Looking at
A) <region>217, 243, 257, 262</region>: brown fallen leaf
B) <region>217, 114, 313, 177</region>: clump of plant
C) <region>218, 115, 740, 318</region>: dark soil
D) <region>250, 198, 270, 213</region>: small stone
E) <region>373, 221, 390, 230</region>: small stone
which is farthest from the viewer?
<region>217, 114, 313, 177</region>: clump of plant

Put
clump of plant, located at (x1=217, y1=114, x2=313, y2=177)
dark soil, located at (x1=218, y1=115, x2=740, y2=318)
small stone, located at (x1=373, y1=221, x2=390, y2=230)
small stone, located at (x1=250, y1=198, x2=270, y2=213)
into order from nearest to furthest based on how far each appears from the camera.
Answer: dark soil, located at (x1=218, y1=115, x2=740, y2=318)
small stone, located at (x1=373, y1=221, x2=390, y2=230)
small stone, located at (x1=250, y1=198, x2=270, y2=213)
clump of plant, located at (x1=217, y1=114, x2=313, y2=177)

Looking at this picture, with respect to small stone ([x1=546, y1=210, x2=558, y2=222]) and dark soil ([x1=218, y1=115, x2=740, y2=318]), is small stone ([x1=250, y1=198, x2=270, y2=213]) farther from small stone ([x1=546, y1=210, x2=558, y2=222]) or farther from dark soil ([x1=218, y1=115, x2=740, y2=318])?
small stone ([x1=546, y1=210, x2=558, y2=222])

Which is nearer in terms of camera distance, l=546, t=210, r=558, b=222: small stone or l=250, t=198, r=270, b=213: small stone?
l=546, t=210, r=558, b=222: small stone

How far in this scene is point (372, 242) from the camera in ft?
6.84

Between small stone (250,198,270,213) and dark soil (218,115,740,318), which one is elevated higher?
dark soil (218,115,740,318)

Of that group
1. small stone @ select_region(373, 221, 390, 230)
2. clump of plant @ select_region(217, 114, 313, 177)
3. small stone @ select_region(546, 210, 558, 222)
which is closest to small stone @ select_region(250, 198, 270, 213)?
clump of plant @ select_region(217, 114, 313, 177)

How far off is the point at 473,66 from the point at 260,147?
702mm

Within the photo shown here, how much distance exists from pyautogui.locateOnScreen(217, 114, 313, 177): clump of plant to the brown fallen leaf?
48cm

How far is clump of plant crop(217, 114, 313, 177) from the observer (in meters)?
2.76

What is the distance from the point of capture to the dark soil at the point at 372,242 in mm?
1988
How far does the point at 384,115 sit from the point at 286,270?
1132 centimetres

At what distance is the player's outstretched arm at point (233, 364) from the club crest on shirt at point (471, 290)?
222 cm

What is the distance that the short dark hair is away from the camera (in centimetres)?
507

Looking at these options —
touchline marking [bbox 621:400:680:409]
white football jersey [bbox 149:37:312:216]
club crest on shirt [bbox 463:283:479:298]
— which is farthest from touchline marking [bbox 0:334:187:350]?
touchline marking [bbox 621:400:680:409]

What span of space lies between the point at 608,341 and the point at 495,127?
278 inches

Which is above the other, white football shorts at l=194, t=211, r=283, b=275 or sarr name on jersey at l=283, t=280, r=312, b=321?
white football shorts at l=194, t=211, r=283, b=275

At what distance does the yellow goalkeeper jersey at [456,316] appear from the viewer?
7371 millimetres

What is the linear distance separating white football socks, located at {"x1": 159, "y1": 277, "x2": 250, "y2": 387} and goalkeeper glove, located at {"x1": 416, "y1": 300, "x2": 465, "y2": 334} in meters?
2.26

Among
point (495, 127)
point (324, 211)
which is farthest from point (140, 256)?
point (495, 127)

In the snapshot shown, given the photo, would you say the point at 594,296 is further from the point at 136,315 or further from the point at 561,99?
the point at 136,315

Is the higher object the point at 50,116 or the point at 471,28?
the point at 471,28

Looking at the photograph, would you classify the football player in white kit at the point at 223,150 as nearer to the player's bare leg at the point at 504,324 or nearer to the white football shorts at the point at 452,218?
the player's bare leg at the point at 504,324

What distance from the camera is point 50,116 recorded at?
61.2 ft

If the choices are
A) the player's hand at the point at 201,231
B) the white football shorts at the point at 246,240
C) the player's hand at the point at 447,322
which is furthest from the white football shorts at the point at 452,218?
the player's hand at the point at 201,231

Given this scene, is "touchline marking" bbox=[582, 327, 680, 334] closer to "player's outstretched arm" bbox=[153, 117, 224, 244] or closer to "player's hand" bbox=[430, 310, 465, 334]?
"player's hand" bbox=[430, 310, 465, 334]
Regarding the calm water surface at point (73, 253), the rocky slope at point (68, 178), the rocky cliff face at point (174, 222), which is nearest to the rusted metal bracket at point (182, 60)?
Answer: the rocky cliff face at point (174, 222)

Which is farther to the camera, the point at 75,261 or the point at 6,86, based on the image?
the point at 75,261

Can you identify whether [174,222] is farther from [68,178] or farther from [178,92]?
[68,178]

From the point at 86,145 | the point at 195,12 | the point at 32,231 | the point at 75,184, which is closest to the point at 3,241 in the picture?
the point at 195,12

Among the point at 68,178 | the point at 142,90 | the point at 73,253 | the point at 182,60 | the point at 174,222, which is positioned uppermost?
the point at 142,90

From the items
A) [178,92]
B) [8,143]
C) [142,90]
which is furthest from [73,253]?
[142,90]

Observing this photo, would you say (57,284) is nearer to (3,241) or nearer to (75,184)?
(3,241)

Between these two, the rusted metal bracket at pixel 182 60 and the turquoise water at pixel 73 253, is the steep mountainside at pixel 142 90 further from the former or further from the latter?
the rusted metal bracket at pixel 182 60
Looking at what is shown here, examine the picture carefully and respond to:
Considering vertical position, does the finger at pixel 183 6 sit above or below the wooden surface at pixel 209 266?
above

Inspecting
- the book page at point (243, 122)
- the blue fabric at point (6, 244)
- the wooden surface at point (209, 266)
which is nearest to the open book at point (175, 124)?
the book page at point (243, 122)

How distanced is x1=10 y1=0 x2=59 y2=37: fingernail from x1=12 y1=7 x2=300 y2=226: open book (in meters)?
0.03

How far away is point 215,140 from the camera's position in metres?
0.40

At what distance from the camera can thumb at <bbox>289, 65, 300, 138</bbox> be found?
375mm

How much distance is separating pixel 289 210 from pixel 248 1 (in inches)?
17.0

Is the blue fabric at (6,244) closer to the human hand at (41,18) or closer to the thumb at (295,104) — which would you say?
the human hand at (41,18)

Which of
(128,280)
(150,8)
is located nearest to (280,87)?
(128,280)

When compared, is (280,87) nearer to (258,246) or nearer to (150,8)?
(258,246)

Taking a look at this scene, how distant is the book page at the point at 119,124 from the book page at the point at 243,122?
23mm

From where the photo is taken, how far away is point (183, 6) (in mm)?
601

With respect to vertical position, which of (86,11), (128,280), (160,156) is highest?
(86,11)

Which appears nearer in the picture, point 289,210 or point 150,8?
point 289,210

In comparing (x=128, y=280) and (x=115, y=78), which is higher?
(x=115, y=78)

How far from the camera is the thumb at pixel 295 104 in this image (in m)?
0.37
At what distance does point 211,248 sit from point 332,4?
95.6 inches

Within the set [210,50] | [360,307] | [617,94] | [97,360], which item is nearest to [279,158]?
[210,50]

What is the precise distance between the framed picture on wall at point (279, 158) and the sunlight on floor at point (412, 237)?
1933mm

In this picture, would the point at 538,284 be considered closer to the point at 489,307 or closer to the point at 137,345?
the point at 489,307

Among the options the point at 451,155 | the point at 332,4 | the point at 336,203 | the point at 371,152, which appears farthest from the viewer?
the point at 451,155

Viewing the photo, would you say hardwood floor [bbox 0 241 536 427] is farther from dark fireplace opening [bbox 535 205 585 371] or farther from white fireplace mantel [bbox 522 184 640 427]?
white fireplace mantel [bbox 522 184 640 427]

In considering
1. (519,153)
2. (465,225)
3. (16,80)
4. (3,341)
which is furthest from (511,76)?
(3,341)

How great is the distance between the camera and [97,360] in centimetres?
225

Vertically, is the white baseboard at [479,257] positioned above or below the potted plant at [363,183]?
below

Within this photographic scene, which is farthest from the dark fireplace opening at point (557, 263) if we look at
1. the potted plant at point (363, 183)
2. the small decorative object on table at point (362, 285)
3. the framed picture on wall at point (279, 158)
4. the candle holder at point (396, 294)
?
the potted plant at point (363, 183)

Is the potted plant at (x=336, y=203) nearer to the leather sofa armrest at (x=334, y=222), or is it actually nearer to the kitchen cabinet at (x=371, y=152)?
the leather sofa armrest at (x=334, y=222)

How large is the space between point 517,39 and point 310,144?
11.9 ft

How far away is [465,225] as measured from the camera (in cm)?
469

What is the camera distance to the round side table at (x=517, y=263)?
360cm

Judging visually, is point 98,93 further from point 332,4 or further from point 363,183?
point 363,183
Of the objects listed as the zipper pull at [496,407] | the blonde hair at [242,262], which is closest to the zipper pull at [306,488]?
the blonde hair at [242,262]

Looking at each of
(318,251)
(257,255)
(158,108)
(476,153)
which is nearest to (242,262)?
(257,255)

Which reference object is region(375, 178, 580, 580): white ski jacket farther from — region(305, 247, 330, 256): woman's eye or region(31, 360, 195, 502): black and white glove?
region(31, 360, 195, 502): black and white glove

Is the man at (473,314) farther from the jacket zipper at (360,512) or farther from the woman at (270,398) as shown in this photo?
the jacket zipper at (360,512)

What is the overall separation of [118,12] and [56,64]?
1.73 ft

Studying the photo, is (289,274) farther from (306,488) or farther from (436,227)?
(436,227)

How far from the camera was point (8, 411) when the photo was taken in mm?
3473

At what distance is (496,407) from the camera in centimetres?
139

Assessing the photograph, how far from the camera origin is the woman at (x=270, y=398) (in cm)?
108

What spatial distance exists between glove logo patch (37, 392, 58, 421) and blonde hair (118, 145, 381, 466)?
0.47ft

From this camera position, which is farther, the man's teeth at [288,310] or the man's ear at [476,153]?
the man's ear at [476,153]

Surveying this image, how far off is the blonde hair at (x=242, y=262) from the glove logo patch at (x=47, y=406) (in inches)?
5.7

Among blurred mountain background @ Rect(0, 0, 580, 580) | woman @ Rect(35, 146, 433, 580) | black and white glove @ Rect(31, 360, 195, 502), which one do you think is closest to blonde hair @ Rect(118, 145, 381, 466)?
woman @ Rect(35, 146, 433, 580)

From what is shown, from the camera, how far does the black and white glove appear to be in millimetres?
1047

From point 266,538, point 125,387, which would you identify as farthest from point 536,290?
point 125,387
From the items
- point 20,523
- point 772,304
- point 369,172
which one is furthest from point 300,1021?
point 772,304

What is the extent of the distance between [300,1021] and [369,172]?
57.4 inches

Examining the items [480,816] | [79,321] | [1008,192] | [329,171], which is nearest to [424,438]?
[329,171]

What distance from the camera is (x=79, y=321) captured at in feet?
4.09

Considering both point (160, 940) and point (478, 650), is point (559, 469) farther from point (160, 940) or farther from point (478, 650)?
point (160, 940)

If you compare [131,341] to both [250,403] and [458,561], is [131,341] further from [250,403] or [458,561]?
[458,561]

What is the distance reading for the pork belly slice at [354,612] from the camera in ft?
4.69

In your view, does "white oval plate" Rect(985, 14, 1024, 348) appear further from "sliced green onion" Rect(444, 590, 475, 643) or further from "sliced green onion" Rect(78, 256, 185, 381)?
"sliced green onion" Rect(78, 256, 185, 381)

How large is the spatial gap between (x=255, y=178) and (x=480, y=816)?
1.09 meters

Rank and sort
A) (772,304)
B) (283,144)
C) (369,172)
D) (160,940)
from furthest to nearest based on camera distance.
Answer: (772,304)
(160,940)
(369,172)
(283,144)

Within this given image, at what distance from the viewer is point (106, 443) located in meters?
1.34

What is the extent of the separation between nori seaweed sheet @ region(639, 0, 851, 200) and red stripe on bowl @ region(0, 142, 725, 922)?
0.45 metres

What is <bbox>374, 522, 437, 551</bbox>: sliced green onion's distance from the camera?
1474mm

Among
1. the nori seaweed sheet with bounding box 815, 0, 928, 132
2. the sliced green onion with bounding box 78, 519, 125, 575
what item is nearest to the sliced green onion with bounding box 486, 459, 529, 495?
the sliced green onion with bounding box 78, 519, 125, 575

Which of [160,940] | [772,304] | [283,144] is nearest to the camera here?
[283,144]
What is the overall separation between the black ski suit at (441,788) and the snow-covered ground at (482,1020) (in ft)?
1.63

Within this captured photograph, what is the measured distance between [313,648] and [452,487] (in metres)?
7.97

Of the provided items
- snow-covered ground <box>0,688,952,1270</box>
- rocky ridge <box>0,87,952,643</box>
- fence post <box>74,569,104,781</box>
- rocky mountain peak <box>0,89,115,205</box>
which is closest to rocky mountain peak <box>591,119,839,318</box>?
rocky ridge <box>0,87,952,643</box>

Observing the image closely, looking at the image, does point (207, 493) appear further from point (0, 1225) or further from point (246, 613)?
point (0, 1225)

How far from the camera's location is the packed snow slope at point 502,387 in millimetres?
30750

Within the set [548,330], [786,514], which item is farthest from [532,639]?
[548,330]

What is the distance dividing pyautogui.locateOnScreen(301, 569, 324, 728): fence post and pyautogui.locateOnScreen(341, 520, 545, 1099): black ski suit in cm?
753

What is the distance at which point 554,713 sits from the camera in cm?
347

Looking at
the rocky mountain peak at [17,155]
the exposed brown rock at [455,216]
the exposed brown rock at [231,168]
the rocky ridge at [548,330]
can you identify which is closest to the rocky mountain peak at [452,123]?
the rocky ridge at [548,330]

> [Task details]:
Your task is to write out the lines from the one with "Which of [160,940]" through the end of the records, exactly and with nothing added.

> [Task answer]:
Which of [160,940] | [772,304] | [283,144] is nearest to the camera here?
[283,144]
What is the overall separation between the black ski suit at (441,788) and the snow-covered ground at (482,1020) (in ft)?
1.63

Within this captured photograph, what is the measured distance between [313,648] and [452,487] (in metres)?
7.97

Of the provided items
- snow-covered ground <box>0,688,952,1270</box>
- rocky ridge <box>0,87,952,643</box>
- fence post <box>74,569,104,781</box>
- rocky mountain peak <box>0,89,115,205</box>
which is closest to rocky mountain peak <box>591,119,839,318</box>?
rocky ridge <box>0,87,952,643</box>

Observing the image closely, looking at the image, does point (207, 493) appear further from point (0, 1225) or further from point (246, 613)?
point (0, 1225)

How far from the camera's location is the packed snow slope at point 502,387 in millimetres?
30750

Within the set [548,330], [786,514], which item is farthest from [532,639]?
[548,330]

What is the distance dividing pyautogui.locateOnScreen(301, 569, 324, 728): fence post and pyautogui.locateOnScreen(341, 520, 545, 1099): black ski suit in cm?
753

What is the distance at which point 554,713 sits from the camera in cm?
347

Looking at
the rocky mountain peak at [17,155]
the exposed brown rock at [455,216]
the exposed brown rock at [231,168]
the rocky ridge at [548,330]
can you identify which is closest to the rocky mountain peak at [452,123]?
the rocky ridge at [548,330]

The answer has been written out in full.